Колошин продолжал охлопывать стены своего «метро». От его хмурого ответа Ване стало неловко: получалось, что вторгся в чужие владения и не шибко ему тут рады.
– А я это… рою главный ход сообщения вдоль деревни.
Колошин в ответ прокашлялся и тяжело, опять скрипя всем телом, зашагал к крыльцу, опираясь на деревянную лопату, как на костыль; нижние ступеньки были аккуратно разметены, и голичок лежал, не брошенный, а положенный «у места».
Жена Митрия, Катерина, болеет, почти не встаёт с постели; значит, всё это он сам, сам.
2.
Колошину уже семьдесят с лишком. В Великую Отечественную он воевал, и не как-нибудь, а по-настоящему – имеет два боевых ордена: помимо того, что нет обеих ног, ещё и широкий шрам от минного осколка от ключицы до ключицы – здесь у него кость выломана – и два пальца на правой руке отсекло.

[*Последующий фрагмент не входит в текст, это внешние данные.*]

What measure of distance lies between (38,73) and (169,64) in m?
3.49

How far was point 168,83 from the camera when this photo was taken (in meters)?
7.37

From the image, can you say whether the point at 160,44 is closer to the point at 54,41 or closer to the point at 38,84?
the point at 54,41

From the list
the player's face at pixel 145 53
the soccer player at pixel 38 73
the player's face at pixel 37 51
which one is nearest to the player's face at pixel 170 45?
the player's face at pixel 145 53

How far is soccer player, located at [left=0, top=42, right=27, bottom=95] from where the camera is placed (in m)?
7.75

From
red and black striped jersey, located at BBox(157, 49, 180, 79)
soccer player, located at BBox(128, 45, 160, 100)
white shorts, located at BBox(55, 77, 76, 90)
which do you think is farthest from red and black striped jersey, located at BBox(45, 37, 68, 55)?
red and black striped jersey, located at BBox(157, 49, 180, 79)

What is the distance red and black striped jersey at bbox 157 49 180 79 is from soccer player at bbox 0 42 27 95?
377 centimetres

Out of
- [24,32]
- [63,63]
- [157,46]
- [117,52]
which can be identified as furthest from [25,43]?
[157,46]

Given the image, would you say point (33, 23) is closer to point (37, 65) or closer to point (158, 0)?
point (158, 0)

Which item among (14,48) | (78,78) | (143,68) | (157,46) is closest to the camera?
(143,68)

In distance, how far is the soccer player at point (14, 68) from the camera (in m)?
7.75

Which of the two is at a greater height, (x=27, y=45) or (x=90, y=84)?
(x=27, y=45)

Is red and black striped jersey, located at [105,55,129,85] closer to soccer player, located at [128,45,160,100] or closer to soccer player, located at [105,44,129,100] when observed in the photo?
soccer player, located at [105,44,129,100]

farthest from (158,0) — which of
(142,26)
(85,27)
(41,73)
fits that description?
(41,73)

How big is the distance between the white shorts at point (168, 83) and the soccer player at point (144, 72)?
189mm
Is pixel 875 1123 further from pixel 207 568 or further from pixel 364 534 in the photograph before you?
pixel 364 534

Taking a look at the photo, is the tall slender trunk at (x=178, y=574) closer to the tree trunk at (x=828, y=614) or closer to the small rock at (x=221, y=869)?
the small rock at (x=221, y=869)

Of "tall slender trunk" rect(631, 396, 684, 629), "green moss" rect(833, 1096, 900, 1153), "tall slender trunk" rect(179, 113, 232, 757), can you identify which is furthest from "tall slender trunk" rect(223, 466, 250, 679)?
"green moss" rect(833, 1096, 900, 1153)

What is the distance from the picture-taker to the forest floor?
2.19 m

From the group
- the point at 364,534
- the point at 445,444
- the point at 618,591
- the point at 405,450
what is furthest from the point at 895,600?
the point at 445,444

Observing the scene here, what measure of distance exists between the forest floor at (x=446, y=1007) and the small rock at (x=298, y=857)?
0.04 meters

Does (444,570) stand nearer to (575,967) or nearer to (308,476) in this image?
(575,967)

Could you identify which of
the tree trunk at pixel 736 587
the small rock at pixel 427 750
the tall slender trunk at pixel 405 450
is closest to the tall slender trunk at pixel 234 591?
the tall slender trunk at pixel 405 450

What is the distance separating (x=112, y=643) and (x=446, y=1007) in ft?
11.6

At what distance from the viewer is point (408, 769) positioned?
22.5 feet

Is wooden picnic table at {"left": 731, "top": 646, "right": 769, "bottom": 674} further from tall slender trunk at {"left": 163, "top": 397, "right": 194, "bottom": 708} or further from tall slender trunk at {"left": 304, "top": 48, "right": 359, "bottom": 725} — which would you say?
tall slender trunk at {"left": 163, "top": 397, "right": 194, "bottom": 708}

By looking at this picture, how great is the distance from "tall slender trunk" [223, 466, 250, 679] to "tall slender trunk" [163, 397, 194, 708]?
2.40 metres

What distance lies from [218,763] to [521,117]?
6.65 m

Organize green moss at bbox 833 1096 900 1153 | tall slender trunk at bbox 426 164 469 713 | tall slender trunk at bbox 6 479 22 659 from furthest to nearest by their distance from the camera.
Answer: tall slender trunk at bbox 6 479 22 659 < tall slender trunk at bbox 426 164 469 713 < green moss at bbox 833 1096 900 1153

– Я не человек, я обрубок человеческий! – говорил Митрий сурово.
Он сам сделал себе ноги. Более того, мастерил их довольно много, одну за другой, и каждая новая была удобнее и послушнее прежней: умение Колошина явно возрастало от ноги к ноге. Та, что пристегивалась у самого паха, была полным подобием живой и состояла из множества липовых деревяшек, хитроумно скреплённых ремешками – при ходьбе она немного гнулась и в коленном суставе, и в стопе. Вверху самодельная нога имела кожаную чашку и крепилась ремнями к широкому поясу… Примерно таким же порядком Митрий приставлял и другой протез, покороче первого, ниже колена.
Мастерил он деревянные протезы не только себе, к нему приезжали инвалиды и из города, им он мастерил протезы на заказ. Говорили, что какой-то инженер снимал с них чертежи.
Однажды Ваня стал невольным свидетелем того, как Митрий, поднимаясь утром с постели, «снаряжался» на день, то есть пристёгивал ногу, потом другую… Лучше бы этого не видеть никогда! Процедура пристёгивания, приставления к живому телу неживых ног долго потом снилась: не только ноги, но и руки пристёгивает себе Митрий и даже голову: была неживая, с закрытыми глазами, но вот приставлена к туловищу и заморгала. С тех пор Ваня инстинктивно сторонился Колошина, как сторонятся мёртвых; им владела жалость пополам с ужасом.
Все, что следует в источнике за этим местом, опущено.